|

Tuesday, December 14, 2004

I had a teacher in graduate school named Dennis. Our round of graduate students had gotten in the habit of calling him The Buddha. I think the term of endearment was meant to signify his inscrutable nature. He’s a semi scruffy, Birkenstock wearing, Wallace Stephens loving guy.

After I was long out of the program I heard that one of his classes went south with learning style tension to such a degree that the students staged a mid class fire drill to change seats without explanation. I see this as a comment on the quality of student rather than instruction. Dennis is one of the most brilliant people I have ever had the honor of knowing and it saddens me immensely to think of him as being so under appreciated.

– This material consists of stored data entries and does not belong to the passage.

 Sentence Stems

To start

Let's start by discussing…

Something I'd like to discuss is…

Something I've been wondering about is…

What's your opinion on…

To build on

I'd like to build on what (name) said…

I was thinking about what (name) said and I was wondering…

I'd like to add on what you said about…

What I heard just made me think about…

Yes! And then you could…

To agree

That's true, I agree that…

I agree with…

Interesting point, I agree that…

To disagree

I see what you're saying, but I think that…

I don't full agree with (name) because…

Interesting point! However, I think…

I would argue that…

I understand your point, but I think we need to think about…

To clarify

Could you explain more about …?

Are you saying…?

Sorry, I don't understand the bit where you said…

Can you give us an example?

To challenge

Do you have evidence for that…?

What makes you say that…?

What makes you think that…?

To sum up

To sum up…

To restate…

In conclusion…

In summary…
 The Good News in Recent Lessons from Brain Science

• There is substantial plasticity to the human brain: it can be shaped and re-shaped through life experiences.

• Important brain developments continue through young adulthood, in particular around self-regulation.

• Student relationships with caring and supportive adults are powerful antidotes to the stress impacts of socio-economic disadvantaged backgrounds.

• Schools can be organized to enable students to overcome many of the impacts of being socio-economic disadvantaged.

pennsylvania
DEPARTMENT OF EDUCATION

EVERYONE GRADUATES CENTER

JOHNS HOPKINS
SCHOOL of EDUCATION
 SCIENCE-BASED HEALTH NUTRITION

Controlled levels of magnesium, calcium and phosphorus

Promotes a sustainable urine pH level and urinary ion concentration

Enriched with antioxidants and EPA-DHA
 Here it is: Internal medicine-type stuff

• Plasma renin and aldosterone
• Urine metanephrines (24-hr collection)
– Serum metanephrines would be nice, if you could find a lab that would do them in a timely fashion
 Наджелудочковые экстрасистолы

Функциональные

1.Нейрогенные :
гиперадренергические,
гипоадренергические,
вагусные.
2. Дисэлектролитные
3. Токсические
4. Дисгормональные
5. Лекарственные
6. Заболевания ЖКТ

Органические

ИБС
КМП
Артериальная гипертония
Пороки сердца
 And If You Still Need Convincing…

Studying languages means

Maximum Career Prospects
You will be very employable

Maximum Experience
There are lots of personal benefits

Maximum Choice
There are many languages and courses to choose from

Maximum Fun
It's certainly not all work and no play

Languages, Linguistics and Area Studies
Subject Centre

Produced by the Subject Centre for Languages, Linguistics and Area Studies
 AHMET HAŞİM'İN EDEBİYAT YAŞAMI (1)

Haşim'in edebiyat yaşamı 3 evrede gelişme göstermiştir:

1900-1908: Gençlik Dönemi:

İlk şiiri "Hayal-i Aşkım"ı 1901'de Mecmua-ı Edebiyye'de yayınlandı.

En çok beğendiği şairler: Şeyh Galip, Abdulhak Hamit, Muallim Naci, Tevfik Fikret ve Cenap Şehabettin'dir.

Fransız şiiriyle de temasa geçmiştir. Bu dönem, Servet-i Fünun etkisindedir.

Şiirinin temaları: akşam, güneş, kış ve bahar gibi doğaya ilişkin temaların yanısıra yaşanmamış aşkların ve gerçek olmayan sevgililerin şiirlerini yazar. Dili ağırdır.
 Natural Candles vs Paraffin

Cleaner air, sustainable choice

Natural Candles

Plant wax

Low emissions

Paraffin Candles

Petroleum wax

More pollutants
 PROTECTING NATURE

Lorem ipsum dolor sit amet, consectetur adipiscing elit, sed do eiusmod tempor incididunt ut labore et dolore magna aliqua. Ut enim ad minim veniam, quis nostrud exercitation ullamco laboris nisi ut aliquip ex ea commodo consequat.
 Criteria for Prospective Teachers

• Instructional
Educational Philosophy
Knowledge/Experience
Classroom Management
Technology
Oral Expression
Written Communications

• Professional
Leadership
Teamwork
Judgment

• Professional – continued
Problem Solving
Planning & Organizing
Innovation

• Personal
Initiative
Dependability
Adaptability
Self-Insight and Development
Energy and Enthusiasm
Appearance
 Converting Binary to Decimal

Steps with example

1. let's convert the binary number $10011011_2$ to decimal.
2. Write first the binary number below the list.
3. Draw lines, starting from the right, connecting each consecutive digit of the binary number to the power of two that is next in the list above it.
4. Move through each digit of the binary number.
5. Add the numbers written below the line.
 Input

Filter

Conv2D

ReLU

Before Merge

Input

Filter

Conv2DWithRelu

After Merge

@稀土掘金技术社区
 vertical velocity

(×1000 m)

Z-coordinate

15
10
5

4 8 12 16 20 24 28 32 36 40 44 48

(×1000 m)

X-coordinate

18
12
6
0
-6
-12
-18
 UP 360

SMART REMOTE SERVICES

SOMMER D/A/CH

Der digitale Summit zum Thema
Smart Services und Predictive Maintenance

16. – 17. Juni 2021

The Buddha was fond of exploring the Greek and Latin roots of words to unpack hidden meanings. I took a seminar with him on Joyce and contemporaries in which he gave five or maybe six lectures, the rest of the class was student presentations. If I had it to do over I would have tape recorded each of those lectures when the mostly quiet man gave up the façade of letting the students make their own connections and really held forth with his own scholarship. His lecture on the evolving depictions of hell in the Western artistic tradition is still bouncing around inside my cranium.

He was fond of talking about Techne – the Greek word for art – or for thing made. “Relate that,” he would say, “to the Greek word poiein, which becomes the modern poet or maker.” He had an innate sense for the metaphorical richness of language. “Understanding is a combination of two words used to refer to bridge construction, the arches underneath that support the span above are the understanding, that which stands under. The obvious associations of crossing the chasm from confusion to knowledge, or innocence to experience come later and the earlier structural meaning falls away.”

I wanted to write a little about Techne and technology, but let’s leave that for another day – today let’s just think fondly of Dennis sitting inscrutably in his office awash with the pleasures of reading for a living.